**Texte fourni:**
=-=-=-=-=
Intervention de André Gattolin

Réunion du 1er octobre 2013 à 14h30
Indépendance de l'audiovisuel public — Discussion en procédure accélérée d'un projet de loi et d'un projet de loi organique dans les textes de la commission

Photo de André GattolinAndré Gattolin :

De fait, le Président de la République va céder une partie de ses pouvoirs à une autorité indépendante, en même temps que le Parlement verra ses prérogatives renforcées pour la nomination de six des sept membres du nouveau CSA.

Parmi les autres progrès prévus par le projet de loi dans le texte de la commission, deux nous tiennent particulièrement à cœur.

En premier lieu, nous nous félicitons que, après quelques hésitations, le projet de loi ne comporte plus aucune disposition visant à transférer au CSA certains pouvoirs d’Hadopi.

Tout d’abord, l’introduction de tels transferts aurait été indélicate par rapport à nos collègues de l’Assemblée nationale, qui n’auraient pas pu en débattre de manière satisfaisante, le projet de loi étant examiné en procédure accélérée.

Surtout, c’est le sens même d’une telle initiative qui pose problème aux écologistes : nous sommes tout simplement opposés à un tel transfert, pour des raisons de principe.

Je n’insiste pas davantage sur cette question, certain que nous aurons prochainement l’occasion d’en débattre de nouveau.

En second lieu, nous saluons le renforcement des garanties en matière de continuité des services publics et de bonne gestion des deniers de l’État. En effet, l’indépendance n’est pas qu’une affaire de grandes déclarations : elle doit aussi et surtout s’inscrire dans les pratiques ; par ailleurs, elle entraîne une responsabilité pour ceux qui en bénéficient.

C’est dans cet esprit que nous avons déposé une série d’amendements, dont certains ont été adoptés par la commission.

Je pense, notamment, à l’obligation de transparence des comptes imposée aux producteurs privés les plus importants, dès lors que ceux-ci souhaitent travailler avec les groupes de l’audiovisuel public.

Je pense aussi à la mise en place d’une procédure de « tuilage » pour faciliter le passage de témoin lors de l’arrivée d’un nouveau président de groupe, et permettre ainsi une plus grande continuité d’action.
=-=-=-=-=
**Entrées fournies:**
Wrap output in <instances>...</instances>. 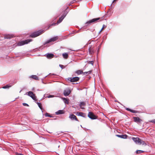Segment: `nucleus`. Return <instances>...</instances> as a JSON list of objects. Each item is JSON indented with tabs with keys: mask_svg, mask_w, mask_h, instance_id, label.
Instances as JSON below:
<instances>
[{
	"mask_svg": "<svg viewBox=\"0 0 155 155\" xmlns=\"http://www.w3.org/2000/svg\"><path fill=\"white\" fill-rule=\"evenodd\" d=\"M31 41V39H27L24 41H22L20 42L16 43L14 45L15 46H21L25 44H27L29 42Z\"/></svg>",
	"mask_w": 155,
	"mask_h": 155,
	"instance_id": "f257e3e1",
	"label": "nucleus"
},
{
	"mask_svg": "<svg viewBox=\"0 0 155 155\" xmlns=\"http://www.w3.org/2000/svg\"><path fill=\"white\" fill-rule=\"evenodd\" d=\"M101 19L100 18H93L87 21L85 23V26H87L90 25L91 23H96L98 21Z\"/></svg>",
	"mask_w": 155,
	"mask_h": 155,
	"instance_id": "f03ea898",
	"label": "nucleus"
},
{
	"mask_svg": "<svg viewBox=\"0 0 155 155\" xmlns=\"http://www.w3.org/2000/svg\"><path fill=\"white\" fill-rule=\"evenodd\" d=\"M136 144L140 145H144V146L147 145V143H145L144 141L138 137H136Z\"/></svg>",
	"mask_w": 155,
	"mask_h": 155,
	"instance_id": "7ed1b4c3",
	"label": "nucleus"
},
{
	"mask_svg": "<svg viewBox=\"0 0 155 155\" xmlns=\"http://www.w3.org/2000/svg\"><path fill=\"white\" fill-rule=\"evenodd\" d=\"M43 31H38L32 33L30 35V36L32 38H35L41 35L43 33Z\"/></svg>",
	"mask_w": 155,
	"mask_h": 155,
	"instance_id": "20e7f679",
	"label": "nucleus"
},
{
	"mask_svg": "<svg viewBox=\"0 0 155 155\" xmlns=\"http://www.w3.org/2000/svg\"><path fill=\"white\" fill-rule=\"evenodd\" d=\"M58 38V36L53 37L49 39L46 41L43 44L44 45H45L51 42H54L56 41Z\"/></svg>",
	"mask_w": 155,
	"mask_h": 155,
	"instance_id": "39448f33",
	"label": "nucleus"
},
=-=-=-=-=
**Défis:**
(a) Recopiez le passage de l'intervention sur l'indépendance de l'audiovisuel public, de « Je n’insiste pas » à « par la commission. ».
(b) Prolongez l'intervention sur l'indépendance de l'audiovisuel public au-delà de sa dernière phrase.

**Problèmes résolus:**
(a)
Je n’insiste pas davantage sur cette question, certain que nous aurons prochainement l’occasion d’en débattre de nouveau.

En second lieu, nous saluons le renforcement des garanties en matière de continuité des services publics et de bonne gestion des deniers de l’État. En effet, l’indépendance n’est pas qu’une affaire de grandes déclarations : elle doit aussi et surtout s’inscrire dans les pratiques ; par ailleurs, elle entraîne une responsabilité pour ceux qui en bénéficient.

C’est dans cet esprit que nous avons déposé une série d’amendements, dont certains ont été adoptés par la commission.

(b)
Une telle procédure existe à l’étranger – à la BBC, le tuilage entre deux directions dure six mois –, mais aussi en France, dans de grandes institutions culturelles, comme le festival d’Avignon. Elle est justifiée dans la mesure où les programmations engagent parfois plusieurs années. De fait, au moment de leur entrée en fonction, les présidents successifs de France Télévisions ont tous regretté d’avoir les mains liées, pendant au moins la première année de leur mandat, par les décisions de leur prédécesseur.

En outre, l’instauration de ce tuilage sécurisera les équipes en cas de reconduite du président sortant ; lorsque le président ne sera pas confirmé, elle évitera les atmosphères de fin de règne, lesquelles ont conduit par le passé à certaines dérives qui n’ont pas contribué à améliorer l’image de notre service public de l’audiovisuel.

Les amendements que nous défendrons devant le Sénat visent à s’inscrire dans la même logique de responsabilité, de transparence, de bonne gestion et de renforcement de la qualité du service public.

En particulier, nous proposerons que les conseils d’administration des groupes de l’audiovisuel public comprennent des représentants des usagers, par le biais des associations agréées de consommateurs, lesquelles sont déjà des interlocuteurs réguliers du CSA ; dans notre idée, ces représentants seraient nommés sur le quota du Conseil.

Il nous paraît en effet invraisemblable aujourd'hui que la gouvernance de tels services publics continue d’exclure, de fait, tout représentant du public. Rappelons que, dans d’autres pays, comme les Pays-Bas ou le Canada, des représentants du public participent aux conseils d’administration de nombreuses chaînes.

Pour le groupe écologiste du Sénat, la présence de représentants des téléspectateurs et des citoyens est une dimension essentielle de la modernisation de l’ensemble de nos institutions publiques au service du public.

Nous proposons également que, en amont de la nomination des présidents des groupes, l’État définisse des objectifs plus précis que ceux, très vagues, qui sont assignés à l’heure actuelle, notamment par l’article 20 du cahier des charges des missions de service public ou au travers du contrat d’objectifs et de moyens de chaque groupe concerné. On ne peut que s’étonner que de telles orientations n’aient jamais été imposées jusque-là, afin de mieux cadrer en amont les projets proposés par les candidats à la présidence de ces groupes, au moment de leur audition.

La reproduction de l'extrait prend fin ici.